=== Data shown ===

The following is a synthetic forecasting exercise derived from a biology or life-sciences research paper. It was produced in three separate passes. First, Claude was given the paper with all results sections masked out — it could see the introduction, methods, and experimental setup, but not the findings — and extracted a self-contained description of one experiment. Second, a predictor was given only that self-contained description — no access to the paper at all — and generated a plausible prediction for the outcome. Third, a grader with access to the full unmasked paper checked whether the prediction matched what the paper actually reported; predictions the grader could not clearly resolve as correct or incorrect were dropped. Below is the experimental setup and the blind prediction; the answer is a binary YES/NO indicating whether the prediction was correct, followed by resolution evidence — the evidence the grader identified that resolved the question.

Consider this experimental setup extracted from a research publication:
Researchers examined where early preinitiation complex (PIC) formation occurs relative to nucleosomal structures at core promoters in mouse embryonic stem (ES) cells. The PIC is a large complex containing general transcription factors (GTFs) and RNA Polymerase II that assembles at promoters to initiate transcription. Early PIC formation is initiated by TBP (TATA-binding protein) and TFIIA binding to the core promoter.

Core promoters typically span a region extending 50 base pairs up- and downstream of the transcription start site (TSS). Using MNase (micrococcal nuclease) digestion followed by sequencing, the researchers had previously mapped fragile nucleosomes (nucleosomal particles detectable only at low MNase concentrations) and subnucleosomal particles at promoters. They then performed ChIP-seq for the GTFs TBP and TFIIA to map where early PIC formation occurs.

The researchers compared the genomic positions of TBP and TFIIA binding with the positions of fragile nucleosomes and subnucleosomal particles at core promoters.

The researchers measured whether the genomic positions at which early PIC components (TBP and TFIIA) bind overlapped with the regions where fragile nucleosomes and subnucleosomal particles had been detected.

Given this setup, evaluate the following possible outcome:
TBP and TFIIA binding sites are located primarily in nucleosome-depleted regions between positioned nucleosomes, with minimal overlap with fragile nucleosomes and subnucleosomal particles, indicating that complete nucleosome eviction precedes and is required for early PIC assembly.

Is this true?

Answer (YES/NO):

===

Retype the material exactly, including every line.

The following is a synthetic forecasting exercise derived from a biology or life-sciences research paper. It was produced in three separate passes. First, Claude was given the paper with all results sections masked out — it could see the introduction, methods, and experimental setup, but not the findings — and extracted a self-contained description of one experiment. Second, a predictor was given only that self-contained description — no access to the paper at all — and generated a plausible prediction for the outcome. Third, a grader with access to the full unmasked paper checked whether the prediction matched what the paper actually reported; predictions the grader could not clearly resolve as correct or incorrect were dropped. Below is the experimental setup and the blind prediction; the answer is a binary YES/NO indicating whether the prediction was correct, followed by resolution evidence — the evidence the grader identified that resolved the question.

Consider this experimental setup extracted from a research publication:
Researchers examined where early preinitiation complex (PIC) formation occurs relative to nucleosomal structures at core promoters in mouse embryonic stem (ES) cells. The PIC is a large complex containing general transcription factors (GTFs) and RNA Polymerase II that assembles at promoters to initiate transcription. Early PIC formation is initiated by TBP (TATA-binding protein) and TFIIA binding to the core promoter.

Core promoters typically span a region extending 50 base pairs up- and downstream of the transcription start site (TSS). Using MNase (micrococcal nuclease) digestion followed by sequencing, the researchers had previously mapped fragile nucleosomes (nucleosomal particles detectable only at low MNase concentrations) and subnucleosomal particles at promoters. They then performed ChIP-seq for the GTFs TBP and TFIIA to map where early PIC formation occurs.

The researchers compared the genomic positions of TBP and TFIIA binding with the positions of fragile nucleosomes and subnucleosomal particles at core promoters.

The researchers measured whether the genomic positions at which early PIC components (TBP and TFIIA) bind overlapped with the regions where fragile nucleosomes and subnucleosomal particles had been detected.

Given this setup, evaluate the following possible outcome:
TBP and TFIIA binding sites are located primarily in nucleosome-depleted regions between positioned nucleosomes, with minimal overlap with fragile nucleosomes and subnucleosomal particles, indicating that complete nucleosome eviction precedes and is required for early PIC assembly.

Is this true?

Answer (YES/NO):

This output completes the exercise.